### [Supplied data]
----
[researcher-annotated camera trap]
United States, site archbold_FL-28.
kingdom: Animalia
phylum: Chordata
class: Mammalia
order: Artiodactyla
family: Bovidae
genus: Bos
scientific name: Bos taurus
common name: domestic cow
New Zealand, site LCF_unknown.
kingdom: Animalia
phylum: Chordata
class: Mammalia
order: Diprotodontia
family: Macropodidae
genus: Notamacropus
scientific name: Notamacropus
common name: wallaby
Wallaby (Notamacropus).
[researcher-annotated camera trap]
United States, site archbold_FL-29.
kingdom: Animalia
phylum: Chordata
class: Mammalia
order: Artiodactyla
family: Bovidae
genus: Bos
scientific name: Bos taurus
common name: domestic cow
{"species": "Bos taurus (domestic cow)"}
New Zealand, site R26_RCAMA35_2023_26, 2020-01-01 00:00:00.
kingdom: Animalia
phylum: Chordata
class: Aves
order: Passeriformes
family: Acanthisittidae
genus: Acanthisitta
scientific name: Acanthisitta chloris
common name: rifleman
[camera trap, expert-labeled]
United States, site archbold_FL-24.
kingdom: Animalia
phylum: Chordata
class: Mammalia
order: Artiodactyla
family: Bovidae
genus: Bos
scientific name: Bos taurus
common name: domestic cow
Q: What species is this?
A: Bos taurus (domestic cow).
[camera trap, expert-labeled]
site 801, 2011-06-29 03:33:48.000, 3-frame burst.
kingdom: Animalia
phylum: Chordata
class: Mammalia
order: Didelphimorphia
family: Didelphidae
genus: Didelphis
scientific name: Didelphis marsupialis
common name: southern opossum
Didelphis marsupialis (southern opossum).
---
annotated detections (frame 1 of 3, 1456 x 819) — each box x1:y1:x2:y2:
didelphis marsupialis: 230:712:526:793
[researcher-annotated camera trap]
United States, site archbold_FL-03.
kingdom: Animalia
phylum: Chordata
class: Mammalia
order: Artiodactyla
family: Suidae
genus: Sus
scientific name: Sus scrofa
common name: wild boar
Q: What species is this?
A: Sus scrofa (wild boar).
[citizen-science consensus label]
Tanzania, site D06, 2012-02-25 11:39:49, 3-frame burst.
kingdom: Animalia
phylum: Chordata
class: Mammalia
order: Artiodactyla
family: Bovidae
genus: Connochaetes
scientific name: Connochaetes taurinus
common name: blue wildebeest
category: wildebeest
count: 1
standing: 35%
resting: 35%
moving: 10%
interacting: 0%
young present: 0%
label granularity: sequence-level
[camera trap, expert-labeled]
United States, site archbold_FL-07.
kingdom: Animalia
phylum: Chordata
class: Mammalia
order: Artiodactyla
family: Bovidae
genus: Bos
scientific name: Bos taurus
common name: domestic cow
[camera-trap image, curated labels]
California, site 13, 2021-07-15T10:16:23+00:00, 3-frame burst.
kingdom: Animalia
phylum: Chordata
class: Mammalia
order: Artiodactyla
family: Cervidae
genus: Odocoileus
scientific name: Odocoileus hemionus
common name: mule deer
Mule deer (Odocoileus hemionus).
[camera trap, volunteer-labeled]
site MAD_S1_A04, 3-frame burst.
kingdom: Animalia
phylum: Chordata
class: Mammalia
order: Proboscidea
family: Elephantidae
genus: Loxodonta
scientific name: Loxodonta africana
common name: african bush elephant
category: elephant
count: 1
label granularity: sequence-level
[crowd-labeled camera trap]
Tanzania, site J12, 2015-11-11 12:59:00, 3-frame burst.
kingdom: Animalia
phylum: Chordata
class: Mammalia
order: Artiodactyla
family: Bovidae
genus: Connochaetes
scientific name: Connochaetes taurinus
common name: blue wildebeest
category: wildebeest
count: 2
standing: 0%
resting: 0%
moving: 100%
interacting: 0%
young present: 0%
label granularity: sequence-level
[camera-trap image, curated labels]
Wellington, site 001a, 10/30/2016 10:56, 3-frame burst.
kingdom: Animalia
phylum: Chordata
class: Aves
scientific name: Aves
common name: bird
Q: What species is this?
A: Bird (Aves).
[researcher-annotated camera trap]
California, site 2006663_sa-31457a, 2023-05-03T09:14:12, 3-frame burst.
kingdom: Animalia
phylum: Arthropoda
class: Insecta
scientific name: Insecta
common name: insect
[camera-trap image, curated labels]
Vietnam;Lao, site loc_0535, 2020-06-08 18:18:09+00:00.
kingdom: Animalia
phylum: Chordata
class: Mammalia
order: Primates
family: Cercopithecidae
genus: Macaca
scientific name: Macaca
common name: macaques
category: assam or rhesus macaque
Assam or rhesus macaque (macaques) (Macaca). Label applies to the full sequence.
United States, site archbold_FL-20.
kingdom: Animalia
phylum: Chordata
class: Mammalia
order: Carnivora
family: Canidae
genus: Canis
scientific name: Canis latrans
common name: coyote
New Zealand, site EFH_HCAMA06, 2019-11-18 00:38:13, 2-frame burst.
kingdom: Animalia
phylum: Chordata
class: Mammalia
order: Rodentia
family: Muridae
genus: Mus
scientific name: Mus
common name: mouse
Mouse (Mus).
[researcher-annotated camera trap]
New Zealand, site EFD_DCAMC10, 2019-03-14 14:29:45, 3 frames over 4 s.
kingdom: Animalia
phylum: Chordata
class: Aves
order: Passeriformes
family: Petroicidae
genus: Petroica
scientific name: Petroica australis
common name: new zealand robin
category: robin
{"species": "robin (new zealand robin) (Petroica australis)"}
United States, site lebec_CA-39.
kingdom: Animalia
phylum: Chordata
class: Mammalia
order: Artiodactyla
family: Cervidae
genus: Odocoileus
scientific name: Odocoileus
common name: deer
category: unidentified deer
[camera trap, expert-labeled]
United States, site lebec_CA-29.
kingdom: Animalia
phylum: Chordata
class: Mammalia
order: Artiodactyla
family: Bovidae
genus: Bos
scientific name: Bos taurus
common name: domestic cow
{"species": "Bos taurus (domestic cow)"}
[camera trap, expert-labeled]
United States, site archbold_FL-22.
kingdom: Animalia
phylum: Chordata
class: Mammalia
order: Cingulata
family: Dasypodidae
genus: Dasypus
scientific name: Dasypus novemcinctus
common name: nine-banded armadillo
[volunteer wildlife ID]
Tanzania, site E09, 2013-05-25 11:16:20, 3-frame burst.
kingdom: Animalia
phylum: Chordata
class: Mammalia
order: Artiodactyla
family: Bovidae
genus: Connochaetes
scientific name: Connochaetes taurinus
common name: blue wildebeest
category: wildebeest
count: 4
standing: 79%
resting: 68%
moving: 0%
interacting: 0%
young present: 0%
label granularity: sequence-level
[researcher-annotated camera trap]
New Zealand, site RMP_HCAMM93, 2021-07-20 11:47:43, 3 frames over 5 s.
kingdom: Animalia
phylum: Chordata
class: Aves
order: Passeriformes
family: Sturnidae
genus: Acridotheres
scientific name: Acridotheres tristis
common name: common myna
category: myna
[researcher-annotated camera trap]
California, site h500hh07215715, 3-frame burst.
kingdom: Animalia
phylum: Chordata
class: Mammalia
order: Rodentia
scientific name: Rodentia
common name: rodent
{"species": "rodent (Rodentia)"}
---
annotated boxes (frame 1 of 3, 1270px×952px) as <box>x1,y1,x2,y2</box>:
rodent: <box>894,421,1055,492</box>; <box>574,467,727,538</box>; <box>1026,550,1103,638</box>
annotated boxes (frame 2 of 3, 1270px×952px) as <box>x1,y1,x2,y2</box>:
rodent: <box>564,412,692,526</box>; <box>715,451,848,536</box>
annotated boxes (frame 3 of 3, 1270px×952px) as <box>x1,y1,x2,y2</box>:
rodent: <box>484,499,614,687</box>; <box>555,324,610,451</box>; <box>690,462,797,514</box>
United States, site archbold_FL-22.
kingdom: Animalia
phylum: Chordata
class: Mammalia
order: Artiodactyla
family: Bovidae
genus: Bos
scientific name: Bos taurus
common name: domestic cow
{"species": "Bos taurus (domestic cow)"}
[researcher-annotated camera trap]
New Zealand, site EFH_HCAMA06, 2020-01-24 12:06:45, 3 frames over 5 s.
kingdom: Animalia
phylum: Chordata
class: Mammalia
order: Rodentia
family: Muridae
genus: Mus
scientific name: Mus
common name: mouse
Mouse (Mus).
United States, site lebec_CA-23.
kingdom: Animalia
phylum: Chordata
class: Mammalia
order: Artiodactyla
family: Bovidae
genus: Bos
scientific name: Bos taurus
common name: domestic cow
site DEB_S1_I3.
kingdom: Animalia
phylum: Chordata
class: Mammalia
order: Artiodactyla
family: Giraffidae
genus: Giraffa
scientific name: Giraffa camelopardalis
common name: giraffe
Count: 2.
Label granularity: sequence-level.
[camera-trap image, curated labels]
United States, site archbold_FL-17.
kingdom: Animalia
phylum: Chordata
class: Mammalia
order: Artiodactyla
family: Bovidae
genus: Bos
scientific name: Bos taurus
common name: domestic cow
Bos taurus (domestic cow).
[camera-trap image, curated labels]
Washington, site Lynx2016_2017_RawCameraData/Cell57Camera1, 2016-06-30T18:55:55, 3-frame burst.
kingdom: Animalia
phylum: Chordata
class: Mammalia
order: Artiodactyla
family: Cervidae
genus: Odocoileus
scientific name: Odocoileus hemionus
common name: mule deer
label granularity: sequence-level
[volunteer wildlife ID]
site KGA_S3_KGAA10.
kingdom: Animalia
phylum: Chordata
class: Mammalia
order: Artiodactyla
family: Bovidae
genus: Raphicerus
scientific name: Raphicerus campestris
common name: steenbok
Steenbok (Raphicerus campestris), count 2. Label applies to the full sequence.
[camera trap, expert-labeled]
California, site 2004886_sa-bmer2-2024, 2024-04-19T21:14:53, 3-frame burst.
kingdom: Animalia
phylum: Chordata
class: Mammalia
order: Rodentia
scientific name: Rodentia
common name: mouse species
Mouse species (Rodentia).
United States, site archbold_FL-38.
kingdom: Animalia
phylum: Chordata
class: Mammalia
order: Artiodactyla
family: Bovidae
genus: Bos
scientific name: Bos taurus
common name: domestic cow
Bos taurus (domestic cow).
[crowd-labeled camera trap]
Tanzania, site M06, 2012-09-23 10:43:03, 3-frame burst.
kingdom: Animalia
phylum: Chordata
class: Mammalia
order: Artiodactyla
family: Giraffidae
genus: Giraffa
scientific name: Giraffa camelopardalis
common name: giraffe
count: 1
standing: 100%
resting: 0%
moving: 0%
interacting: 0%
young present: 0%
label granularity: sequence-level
----
To answer, copy each line from the material above that has the word "frames".

### [Answer area]
New Zealand, site EFD_DCAMC10, 2019-03-14 14:29:45, 3 frames over 4 s.
New Zealand, site RMP_HCAMM93, 2021-07-20 11:47:43, 3 frames over 5 s.
New Zealand, site EFH_HCAMA06, 2020-01-24 12:06:45, 3 frames over 5 s.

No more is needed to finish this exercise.